Master Ignition

Other products Universal Ignition Jawa-CZ-
Trabant
Ignition Direct
Ignition CDI Jawa 500 OHC
Ignition

The product MASTER ignition is a brand new series of ECU units without any direct succession to the previous models. It is the experience in development of industrial and transport safety systems, ignition units and particularly our customers’ needs which provided a foundation for the idea and realisation of the new model.

The unit MASTER ignition has been functionally designed in order to advance or injection control of ignition engines ranging from one to sixteen cylinders (depending on type), with whatever configuration of scanned teeth, types of sensors and features like 5D maps of advance and injection control, integrated pressure sensor, temperature, tachometer output, strobe lamp, charging control, engine speed and turbo preassure PID regulation, control switching on of fuel pump. MASTER unit contain CDI, TCI or combined outputs.

The list of features mentioned above determines MASTER ignition to be used either for a service or tunning replacement of all conventional motorcycle or automobile ECU units, usable for ignition or injection coil control. The integrated redundancy of sensing, together with other key features makes Master ignition very suitable for marine and aviation applications, moreover, thanks to the wide range of operating revolutions can be also used for turbines.

The function of MASTER ignition relies on FPGA technology, which provides digital-analog conversion of sensor signal, as well as its evaluation and calculation of the mathematical model of the real rotation. Simultaneously, it deals with other operations i.e. redundancy sensing, total control of CDI converter, advanced features and signal records. FPGA technology is interesting not only for its high operating performance but particularly for its accuracy, which in principle microprocessor-based systems cannot achieve.

Available units

MASTER ignition 2TCI 2CDI – 12V (2× output TCI, 2× output CDI, 7 – 21V)
MASTER ignition 4CDI – 12V (4× output CDI, 7 - 21V)

AVAILABLE DATA
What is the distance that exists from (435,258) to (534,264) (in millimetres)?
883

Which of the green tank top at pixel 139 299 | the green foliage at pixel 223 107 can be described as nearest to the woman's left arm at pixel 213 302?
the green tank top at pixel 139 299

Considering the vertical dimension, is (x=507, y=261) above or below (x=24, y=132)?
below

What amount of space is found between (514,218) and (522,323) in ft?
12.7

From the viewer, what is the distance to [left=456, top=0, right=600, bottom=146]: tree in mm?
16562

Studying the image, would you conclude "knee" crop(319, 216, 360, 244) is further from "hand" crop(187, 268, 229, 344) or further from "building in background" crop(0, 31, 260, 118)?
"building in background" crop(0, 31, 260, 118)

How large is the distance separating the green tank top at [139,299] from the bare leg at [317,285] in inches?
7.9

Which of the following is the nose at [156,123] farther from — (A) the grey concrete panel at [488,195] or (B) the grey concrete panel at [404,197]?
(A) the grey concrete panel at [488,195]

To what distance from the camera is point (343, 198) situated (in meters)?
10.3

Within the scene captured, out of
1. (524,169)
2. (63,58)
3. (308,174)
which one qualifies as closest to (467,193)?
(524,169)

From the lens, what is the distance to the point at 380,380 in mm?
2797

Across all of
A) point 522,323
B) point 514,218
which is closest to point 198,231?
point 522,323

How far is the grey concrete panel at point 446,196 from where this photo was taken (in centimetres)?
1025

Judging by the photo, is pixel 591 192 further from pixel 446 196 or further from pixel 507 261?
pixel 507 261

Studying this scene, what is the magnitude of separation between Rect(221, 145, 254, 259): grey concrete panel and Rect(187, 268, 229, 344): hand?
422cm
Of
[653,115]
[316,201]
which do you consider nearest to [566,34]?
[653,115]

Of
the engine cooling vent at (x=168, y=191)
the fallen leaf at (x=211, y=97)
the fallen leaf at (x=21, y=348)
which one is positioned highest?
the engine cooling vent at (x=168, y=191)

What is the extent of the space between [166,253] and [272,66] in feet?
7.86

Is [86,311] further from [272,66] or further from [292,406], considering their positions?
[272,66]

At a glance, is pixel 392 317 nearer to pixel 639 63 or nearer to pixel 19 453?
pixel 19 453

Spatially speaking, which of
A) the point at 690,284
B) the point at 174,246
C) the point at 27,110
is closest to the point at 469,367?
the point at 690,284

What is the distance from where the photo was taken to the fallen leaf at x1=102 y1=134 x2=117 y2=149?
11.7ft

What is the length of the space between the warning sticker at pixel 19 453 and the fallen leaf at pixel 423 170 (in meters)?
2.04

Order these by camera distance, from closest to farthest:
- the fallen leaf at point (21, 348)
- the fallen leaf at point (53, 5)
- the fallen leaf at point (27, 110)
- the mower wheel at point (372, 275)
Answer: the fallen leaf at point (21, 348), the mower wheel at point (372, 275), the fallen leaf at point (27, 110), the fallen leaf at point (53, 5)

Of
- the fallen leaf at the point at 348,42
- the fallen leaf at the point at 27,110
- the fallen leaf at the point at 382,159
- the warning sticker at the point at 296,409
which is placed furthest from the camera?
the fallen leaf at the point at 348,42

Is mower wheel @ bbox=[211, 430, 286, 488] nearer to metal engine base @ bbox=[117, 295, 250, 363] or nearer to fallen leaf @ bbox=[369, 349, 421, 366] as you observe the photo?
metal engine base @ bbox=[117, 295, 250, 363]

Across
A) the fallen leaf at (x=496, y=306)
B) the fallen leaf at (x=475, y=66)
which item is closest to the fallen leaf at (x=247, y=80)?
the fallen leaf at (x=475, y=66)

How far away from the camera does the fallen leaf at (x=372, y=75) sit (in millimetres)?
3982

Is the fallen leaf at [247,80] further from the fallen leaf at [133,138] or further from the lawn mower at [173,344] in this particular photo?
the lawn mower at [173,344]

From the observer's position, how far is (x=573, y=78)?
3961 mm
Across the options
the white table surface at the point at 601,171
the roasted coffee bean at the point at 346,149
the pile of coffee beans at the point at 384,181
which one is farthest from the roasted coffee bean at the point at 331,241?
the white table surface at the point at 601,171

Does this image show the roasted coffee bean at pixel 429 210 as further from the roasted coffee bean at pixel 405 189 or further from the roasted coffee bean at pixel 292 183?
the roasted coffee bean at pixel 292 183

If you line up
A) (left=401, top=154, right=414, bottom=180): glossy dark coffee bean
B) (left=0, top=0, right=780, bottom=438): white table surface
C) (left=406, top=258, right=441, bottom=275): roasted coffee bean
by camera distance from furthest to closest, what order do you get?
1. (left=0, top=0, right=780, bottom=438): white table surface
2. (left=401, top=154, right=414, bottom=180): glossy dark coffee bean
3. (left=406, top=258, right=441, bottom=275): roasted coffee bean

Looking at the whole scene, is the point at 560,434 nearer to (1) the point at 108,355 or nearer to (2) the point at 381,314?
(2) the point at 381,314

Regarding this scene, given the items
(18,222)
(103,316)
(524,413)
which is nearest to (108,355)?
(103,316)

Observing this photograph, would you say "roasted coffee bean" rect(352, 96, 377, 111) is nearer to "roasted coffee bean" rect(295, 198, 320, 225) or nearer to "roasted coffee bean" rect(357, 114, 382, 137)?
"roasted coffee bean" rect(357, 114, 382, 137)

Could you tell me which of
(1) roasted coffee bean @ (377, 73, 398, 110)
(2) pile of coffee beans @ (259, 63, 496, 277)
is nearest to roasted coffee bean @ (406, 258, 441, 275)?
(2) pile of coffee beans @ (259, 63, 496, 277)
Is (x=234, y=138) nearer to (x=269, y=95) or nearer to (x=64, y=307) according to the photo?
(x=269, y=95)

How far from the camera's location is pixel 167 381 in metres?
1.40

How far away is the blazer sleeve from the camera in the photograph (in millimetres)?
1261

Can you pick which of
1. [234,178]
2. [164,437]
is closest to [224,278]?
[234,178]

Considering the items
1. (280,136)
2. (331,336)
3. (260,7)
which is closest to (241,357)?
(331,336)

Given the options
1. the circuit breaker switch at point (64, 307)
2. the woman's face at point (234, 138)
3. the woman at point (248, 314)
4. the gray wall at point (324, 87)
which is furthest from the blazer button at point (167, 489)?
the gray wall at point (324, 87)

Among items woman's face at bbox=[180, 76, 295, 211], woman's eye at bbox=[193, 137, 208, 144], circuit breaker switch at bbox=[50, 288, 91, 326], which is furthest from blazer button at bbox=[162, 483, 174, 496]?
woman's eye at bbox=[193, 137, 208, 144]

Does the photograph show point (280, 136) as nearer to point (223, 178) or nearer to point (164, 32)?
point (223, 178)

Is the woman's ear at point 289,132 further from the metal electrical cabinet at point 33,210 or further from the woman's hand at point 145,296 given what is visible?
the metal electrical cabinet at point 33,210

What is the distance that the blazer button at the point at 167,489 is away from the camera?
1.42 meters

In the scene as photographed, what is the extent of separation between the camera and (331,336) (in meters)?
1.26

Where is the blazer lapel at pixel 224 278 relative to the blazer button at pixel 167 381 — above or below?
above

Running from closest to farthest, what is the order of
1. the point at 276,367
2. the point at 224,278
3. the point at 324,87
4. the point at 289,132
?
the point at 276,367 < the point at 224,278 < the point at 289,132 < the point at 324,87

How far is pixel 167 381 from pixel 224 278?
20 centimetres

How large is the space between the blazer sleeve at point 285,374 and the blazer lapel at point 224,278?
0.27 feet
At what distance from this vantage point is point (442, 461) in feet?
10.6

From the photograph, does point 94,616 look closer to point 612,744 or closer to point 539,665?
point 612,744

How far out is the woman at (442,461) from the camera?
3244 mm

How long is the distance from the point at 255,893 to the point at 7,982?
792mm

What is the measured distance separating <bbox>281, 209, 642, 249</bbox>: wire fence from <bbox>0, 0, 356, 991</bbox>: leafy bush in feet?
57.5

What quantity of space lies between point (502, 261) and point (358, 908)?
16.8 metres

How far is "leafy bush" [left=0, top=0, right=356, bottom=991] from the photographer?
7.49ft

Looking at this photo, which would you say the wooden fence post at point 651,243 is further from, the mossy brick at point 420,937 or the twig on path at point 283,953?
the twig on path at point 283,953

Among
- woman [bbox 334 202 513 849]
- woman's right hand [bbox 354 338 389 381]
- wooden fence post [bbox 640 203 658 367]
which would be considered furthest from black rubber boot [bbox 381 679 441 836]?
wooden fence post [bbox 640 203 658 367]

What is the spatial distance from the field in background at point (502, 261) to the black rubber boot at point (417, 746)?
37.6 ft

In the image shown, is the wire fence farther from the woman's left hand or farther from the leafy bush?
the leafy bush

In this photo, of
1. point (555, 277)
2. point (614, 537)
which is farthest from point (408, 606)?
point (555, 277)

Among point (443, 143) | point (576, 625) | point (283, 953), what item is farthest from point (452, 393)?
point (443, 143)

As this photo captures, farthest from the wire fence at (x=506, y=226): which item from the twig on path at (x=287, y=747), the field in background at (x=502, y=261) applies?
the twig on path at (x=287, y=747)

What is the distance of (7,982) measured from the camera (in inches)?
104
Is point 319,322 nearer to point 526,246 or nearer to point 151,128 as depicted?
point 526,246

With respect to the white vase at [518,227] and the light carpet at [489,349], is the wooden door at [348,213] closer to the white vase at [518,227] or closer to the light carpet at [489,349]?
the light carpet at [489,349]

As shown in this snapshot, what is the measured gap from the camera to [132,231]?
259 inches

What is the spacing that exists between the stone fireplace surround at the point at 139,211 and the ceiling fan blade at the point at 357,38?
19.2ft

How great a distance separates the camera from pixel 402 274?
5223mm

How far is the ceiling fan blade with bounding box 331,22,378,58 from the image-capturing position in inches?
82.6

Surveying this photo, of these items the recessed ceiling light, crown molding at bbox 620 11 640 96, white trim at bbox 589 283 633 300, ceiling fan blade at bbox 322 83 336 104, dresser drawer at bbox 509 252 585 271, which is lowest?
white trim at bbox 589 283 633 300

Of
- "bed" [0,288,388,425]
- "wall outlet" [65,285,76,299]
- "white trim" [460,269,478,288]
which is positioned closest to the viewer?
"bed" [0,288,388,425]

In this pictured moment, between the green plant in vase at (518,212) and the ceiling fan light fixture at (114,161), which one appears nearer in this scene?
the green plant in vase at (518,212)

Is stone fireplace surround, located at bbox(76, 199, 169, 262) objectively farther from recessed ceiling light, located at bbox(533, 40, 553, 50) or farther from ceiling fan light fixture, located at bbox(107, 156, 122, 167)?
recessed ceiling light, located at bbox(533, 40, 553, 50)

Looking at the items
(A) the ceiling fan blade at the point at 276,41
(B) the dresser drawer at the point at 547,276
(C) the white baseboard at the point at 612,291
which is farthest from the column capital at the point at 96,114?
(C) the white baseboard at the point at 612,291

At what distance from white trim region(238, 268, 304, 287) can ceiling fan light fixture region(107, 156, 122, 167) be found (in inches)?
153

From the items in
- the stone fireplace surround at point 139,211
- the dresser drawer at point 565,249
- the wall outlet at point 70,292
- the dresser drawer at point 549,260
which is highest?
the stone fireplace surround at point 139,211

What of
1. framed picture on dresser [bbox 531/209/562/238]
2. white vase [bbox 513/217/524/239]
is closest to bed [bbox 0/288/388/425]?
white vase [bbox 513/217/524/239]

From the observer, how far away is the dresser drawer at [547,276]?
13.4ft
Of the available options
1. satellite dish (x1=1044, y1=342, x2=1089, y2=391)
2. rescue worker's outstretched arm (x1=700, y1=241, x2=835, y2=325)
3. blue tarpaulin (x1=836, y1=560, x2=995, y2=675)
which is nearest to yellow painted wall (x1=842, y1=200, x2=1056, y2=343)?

AIM 1
List each line of the records that contains the word "panel".
AIM 2
Extend the MASTER ignition product page past the last line shown.

ANSWER 1
Which of the following is the nose at [156,123] farther from — (A) the grey concrete panel at [488,195] or (B) the grey concrete panel at [404,197]?
(A) the grey concrete panel at [488,195]
How far is the grey concrete panel at point 446,196 from where this photo was taken (in centimetres)?
Studying this scene, what is the magnitude of separation between Rect(221, 145, 254, 259): grey concrete panel and Rect(187, 268, 229, 344): hand?

ANSWER 2
MASTER ignition 4TCI (4× output TCI, 7 - 36V)
MASTER ignition 2CDI 2TCI – 24V (2× CDI outputs, 2× TCI outputs, 12 - 36V)
MASTER ignition 4CDI – 24V (4× CDI outputs, 12 - 36V)
MASTER ignition 10TCI (10× TCI outputs, 7 - 36V)
MASTER ignition 10CDI – 12V (10× CDI outputs, 7 - 21V)
MASTER ignition 10CDI – 24V (10× CDI outputs, 12 - 36V)
MASTER ignition 4CDI 6TCI – 12V (4× CDI outputs, 6× TCI outputs, 7 - 21V)
MASTER ignition 4CDI 6TCI – 24V (4× CDI outputs, 6× TCI outputs, 12 - 36)

Main Features

The power supply range of 7 to 36 V (depending on type)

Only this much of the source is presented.